Have you ever traveled to a city for business one time, and for pleasure another? If so, there’s a good chance that your experiences were completely different with each visit—different people, different hotels, different dining, different entertainment, and different sites, particularly if you never even left the hotel during your business trip.
The fundamental difference between business and pleasure traveling comes to mind with the release this month of the MasterCard Global Destinations Cities Index, which ranks cities by the number of overnight international visitors they are anticipated to receive in the current year. In the 2015 index London tops the list for the fifth time in seven years. Bangkok, Paris, Dubai, Istanbul, New York, Singapore, Kuala Lumpur, Seoul, and Hong Kong round out the top 10.
According to the report, paying attention to where international visitors are going is important because they “represent a massive source of demand for goods and services, generating business opportunities for a wide range of industries, benefiting companies large and small, and creating jobs that cover the spectrum from the highly skilled to the low-skilled.” Implicitly, this report and others like it contend that the cities at the top of their rankings are somehow poised for huge economic growth and prosperity—leaders in what Brookings Metro calls global fluency.
However, the index fails to make the critical business vs. pleasure distinction.

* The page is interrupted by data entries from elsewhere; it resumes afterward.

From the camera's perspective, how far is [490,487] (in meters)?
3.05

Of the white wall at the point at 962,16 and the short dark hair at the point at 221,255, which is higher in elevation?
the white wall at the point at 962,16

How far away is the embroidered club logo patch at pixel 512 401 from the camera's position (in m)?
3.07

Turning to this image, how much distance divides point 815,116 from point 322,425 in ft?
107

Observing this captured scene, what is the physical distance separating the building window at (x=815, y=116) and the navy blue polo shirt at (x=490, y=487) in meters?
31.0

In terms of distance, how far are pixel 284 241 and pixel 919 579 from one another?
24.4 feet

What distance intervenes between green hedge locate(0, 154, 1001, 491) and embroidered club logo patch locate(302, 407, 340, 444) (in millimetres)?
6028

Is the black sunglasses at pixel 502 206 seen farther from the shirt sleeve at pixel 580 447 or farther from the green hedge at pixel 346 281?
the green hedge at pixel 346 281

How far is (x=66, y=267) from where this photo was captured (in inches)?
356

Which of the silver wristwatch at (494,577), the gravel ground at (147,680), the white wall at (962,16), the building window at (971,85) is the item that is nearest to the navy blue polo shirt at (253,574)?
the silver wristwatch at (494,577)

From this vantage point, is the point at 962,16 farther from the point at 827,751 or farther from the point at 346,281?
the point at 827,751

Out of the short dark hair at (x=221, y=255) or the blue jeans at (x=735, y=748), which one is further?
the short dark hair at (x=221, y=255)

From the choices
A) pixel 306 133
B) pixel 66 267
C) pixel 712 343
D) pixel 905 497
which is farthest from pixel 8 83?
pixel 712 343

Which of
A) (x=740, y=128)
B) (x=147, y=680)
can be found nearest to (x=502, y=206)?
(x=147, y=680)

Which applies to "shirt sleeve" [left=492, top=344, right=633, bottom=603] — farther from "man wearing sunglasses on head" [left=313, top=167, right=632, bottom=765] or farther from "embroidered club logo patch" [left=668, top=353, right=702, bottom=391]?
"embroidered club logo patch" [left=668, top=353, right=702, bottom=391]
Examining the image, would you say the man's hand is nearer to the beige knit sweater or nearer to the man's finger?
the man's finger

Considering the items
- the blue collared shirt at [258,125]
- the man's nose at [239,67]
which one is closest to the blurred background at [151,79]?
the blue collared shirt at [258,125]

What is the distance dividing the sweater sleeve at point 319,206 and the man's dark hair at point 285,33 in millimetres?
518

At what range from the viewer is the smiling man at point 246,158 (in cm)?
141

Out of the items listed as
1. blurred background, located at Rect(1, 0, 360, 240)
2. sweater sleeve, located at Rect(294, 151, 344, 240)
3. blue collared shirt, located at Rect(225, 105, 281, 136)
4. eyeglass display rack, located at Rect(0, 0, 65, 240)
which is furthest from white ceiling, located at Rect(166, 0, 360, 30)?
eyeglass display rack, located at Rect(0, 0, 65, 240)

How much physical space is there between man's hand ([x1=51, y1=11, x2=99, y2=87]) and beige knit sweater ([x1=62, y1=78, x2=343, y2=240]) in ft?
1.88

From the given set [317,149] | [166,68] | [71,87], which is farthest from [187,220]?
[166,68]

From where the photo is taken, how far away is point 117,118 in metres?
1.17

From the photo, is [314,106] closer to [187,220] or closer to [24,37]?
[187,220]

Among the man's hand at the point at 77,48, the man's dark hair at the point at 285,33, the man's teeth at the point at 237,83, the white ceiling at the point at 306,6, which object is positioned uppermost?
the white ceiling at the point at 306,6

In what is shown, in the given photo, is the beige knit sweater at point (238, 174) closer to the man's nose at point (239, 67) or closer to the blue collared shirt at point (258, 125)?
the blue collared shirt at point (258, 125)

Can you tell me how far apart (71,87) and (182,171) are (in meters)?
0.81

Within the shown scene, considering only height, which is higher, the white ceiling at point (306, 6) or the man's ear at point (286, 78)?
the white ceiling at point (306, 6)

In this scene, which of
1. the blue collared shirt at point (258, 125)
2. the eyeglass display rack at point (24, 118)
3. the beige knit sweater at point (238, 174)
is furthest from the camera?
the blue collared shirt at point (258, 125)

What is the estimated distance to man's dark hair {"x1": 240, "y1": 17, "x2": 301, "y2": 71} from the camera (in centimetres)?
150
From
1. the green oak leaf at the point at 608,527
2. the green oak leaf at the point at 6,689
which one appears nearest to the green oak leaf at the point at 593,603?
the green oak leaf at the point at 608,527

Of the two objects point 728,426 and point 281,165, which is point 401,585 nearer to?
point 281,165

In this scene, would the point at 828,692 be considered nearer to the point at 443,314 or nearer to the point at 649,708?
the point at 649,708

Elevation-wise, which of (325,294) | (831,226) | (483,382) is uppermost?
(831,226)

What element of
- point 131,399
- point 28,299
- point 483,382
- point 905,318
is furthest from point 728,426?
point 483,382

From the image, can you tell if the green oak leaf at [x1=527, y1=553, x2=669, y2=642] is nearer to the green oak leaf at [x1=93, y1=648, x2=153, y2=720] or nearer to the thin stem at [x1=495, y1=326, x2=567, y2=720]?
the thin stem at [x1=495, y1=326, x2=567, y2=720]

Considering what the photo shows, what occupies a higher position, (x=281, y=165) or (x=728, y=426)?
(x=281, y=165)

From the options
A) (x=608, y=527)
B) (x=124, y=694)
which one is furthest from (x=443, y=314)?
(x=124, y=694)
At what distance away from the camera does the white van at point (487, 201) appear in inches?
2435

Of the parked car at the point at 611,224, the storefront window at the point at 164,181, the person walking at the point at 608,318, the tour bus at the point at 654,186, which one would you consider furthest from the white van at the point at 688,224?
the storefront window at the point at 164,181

Visitors who come to London to visit grandma have a radically different impact from those who come to negotiate the merger of two multinational corporations.
Moreover, how often are the cities you visit for business and the cities you visit for pleasure the same? As I demonstrated in a 2014 study of air travel in the United States, not only do business and leisure visitors have different kinds of economic impacts and different spending patterns during their visits, they also go to different cities.
In the United States, business passengers are more likely to visit New York and Los Angeles, while leisure passengers are more likely to visit Orlando and Las Vegas. These differing travel patterns could have significant impacts on economic growth at the global level. The 2015 index tells us that London tops the charts with 18.82 million visitors, while Los Angeles is at the bottom of the top 20 with only 5.2 million. But what if the majority of London’s visitors are there to visit family, while the majority of Los Angeles’ visitors are there to open new software companies? In this (perhaps unrealistic) scenario, which city comes out on top is much less clear.
In short, the index does not include the kind of information we would need to decide. To really understand what impact international visitors have for cities’ economies, it is important that rankings like the Global Destinations Cities Index consider who these visitors are and why they are visiting.